Экспресс «Париж – Москва». После бессонной ночи мы встаем в два часа дня. Мы в Ганновере [112] . Немцы. Взад-вперед ходят красивые девушки. Мы происходим от немцев. Аккуратные, бережливые… Прекрасные, тщательно возделанные поля. Ну и Гейне, Гете. «Вы читали?» Я вспоминаю Фройзен (Freusen).
Я в течение семи минут пытался влезть в туфли Хьюбша, прежде чем понял, что они не мои. В вагоне-ресторане. Прекрасный немецкий ужин – отличный и с пивом, я замечаю большие рекламные объявления компании South American Steamers и начинаю ощущать новые отношения между Европой и Южной Америкой. Мы думаем только о Европе и Северной Америке, но здесь сейчас появляются Аргентина, Бразилия, Колумбия – это совершенно новый мир. В Европе его ценят и уважают, и тут есть о чем говорить. А вот и идея Uneeda Biscuit [113] в Германии: в корзине печенье дюжины сортов, и каждое упаковано в отдельный пакетик. «Выбирайте, всего 50 пфеннигов». «Они воруют наши идеи», – говорю я. Наконец я в Берлине. Мне кажется, я видел встречавших меня представителей ИРМ, но я ускользаю от них в отель Adlon, где пишу эти заметки и письма. Мне дают типичный немецкий гостиничный номер – идеальный, но без прикроватных ламп, без мыла, без держателя для ремня. Нет писчей бумаги, но зато пятьдесят материалов о Германии. Пойду выпью кофе с пирожными. Это все, что мне сейчас нужно.
112
Ганновер – город в Пруссии, столица одноименной немецкой земли; находится на реке Эльба примерно в восьмидесяти милях (130 км) к юго-западу от Гамбурга.

**ЗАДАНИЕ**
Перепечатайте целиком текст о поездке экспрессом «Париж – Москва», включая сноску, без единого изменения. Приведенный далее перечень является отдельным материалом и с текстом не связан.

**ПРЕДСТАВЛЕННЫЕ ДАННЫЕ**
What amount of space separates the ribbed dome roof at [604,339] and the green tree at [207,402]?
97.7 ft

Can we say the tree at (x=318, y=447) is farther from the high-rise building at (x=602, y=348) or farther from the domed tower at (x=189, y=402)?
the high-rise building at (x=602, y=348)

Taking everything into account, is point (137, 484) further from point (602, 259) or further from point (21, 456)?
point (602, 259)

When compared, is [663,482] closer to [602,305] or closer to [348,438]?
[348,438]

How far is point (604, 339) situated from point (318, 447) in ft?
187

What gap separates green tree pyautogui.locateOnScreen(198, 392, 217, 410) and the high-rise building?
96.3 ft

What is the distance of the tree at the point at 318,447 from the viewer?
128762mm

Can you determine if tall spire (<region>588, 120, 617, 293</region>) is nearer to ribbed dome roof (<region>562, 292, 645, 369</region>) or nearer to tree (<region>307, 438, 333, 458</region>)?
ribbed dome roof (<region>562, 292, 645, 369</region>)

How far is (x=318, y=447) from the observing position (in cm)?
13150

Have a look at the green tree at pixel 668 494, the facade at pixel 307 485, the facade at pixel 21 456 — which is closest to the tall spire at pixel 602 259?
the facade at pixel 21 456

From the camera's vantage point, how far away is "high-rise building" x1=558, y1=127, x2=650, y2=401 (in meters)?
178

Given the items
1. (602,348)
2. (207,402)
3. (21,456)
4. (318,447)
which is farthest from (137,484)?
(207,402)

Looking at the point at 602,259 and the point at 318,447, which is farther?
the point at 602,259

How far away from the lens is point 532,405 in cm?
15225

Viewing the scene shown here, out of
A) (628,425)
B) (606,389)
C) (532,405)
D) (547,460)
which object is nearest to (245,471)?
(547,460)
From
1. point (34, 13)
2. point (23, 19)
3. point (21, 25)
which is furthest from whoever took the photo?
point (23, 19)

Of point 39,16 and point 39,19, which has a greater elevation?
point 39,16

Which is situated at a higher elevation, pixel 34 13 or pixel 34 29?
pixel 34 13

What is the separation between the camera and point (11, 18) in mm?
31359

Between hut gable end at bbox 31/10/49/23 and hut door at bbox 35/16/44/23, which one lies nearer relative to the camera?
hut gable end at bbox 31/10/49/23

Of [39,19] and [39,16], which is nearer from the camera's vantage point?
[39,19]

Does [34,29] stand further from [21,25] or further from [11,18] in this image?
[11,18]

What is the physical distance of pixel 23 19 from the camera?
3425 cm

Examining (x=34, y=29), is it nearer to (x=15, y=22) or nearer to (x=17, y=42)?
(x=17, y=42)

**ОТВЕТ**
Экспресс «Париж – Москва». После бессонной ночи мы встаем в два часа дня. Мы в Ганновере [112] . Немцы. Взад-вперед ходят красивые девушки. Мы происходим от немцев. Аккуратные, бережливые… Прекрасные, тщательно возделанные поля. Ну и Гейне, Гете. «Вы читали?» Я вспоминаю Фройзен (Freusen).
Я в течение семи минут пытался влезть в туфли Хьюбша, прежде чем понял, что они не мои. В вагоне-ресторане. Прекрасный немецкий ужин – отличный и с пивом, я замечаю большие рекламные объявления компании South American Steamers и начинаю ощущать новые отношения между Европой и Южной Америкой. Мы думаем только о Европе и Северной Америке, но здесь сейчас появляются Аргентина, Бразилия, Колумбия – это совершенно новый мир. В Европе его ценят и уважают, и тут есть о чем говорить. А вот и идея Uneeda Biscuit [113] в Германии: в корзине печенье дюжины сортов, и каждое упаковано в отдельный пакетик. «Выбирайте, всего 50 пфеннигов». «Они воруют наши идеи», – говорю я. Наконец я в Берлине. Мне кажется, я видел встречавших меня представителей ИРМ, но я ускользаю от них в отель Adlon, где пишу эти заметки и письма. Мне дают типичный немецкий гостиничный номер – идеальный, но без прикроватных ламп, без мыла, без держателя для ремня. Нет писчей бумаги, но зато пятьдесят материалов о Германии. Пойду выпью кофе с пирожными. Это все, что мне сейчас нужно.
112
Ганновер – город в Пруссии, столица одноименной немецкой земли; находится на реке Эльба примерно в восьмидесяти милях (130 км) к юго-западу от Гамбурга.